Tutorial 2: MusicBox Detector
This tutorial will demonstrate the four most important stages in every Machine Learning process.

The process begins with the Maivin Platform. Using the web interface on the device, we can start the recording process. Once data is recorded, we can access the recording files and import them into EdgeFirst Studio. Studio will create a dataset from the recording. Once the dataset is created, we can begin the annotation process to produce both bounding boxes and segmentation masks. For this tutorial, we will focus solely on bounding boxes.
The duration of the annotation process depends on the dataset size. For this specific dataset, which contains approximately 150 images, the entire annotation process takes around 3 minutes. After annotation, we need to partition the dataset and use ModelPack for training. The training process will generate the model checkpoints, which will be deployed to the target device in the final step.
Data Collection
To begin recording a dataset, power on the Maivin platform and connect it to a network in order to access the Web User Interface (WebUI).

Follow these instructions for capturing data using an EdgeFirst Platform.

Segmentation View
We recommend using the Segmentation view first to check the camera is enabled and the target object is visible.

▶ _RAW DATA_
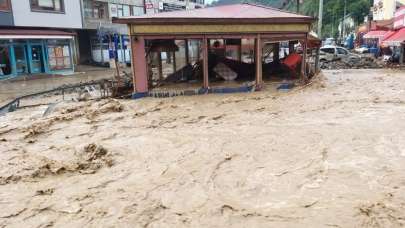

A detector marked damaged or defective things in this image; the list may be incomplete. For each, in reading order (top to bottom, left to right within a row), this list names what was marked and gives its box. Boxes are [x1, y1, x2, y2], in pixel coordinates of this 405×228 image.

▶ _WORK ORDER 1_
Decide whether each statement agrees with the MusicBox Detector tutorial, answering yes or no and quoting the exact words of the tutorial that settle it: (a) annotating the dataset of roughly 150 images takes about 3 minutes; (b) this tutorial works with both bounding boxes and segmentation masks; (c) the Segmentation view is suggested first to confirm that the camera is enabled.
▶ _WORK ORDER 2_
From the MusicBox Detector tutorial, copy out everything from "The duration of" down to "the final step.".
▶ _WORK ORDER 3_
Extend the MusicBox Detector tutorial, starting after its final sentence.

▶ _EXPECTED OUTPUT 1_
(a) Yes: "For this specific dataset, which contains approximately 150 images, the entire annotation process takes around 3 minutes."
(b) No: "For this tutorial, we will focus solely on bounding boxes."
(c) Yes: "We recommend using the Segmentation view first to check the camera is enabled and the target object is visible."

▶ _EXPECTED OUTPUT 2_
The duration of the annotation process depends on the dataset size. For this specific dataset, which contains approximately 150 images, the entire annotation process takes around 3 minutes. After annotation, we need to partition the dataset and use ModelPack for training. The training process will generate the model checkpoints, which will be deployed to the target device in the final step.

▶ _EXPECTED OUTPUT 3_
The recording process takes a few seconds to initialize all services on the device. Once ready, the GUI will display the name of the recording (in red) that is about to begin. Now switch to the camera view and start interacting with the object — reposition it, and make creative or playful changes to the scene.
![]() |
![]() |
![]() |
---|---|---|
![]() |
![]() |
![]() |
Reminder
Randomness helps improve dataset quality and enhances the model’s generalization ability.
Once you have completed your recording, you can find instructions for downloading your recording to your PC and uploading the recording to EdgeFirst Studio.
Restore Snapshot
Warning
Restoring a snapshot will incur costs against your EdgeFirst Studio account.
In the Snapshot interface, hover over "MusicBoxTutorial" (renamed above). A three-dot menu will appear on the right side of the GUI (next to "Available"). Click it and select Restore. See Restore Snapshots for details.

The GUI will prompt you to select a project and dataset name. Choose the "Tutorials" project and name the dataset MusicBoxTutorial.

Additional Options
The restore dialog provides advance options like Topic Selection, Frame Rate, Depth Generation, and Automatic Ground Truth Generation. Leave all options at their default settings. These features are explained in AGTG.
Click RESTORE SNAPSHOT. The dialog will close, and the dataset API will export the selected MCAP topics into a dataset, which will appear in the Dataset User Interface. Progress is shown in the Dataset UI.

The dataset is exported in EdgeFirst Studio Format.
Data Annotation
Once the dataset is exported, we can see all the recorded sequences.

In the dataset view, add the classes to be annotated. For now, we will add a single class: musicbox
.
Now we can start annotating the sequences. It's important that the dataset was imported as sequences, so the AGTG pipeline can use timing and tracking data to annotate most frames automatically.
Select any sequence to visualize it. Remember that MCAPs were exported at one frame per second.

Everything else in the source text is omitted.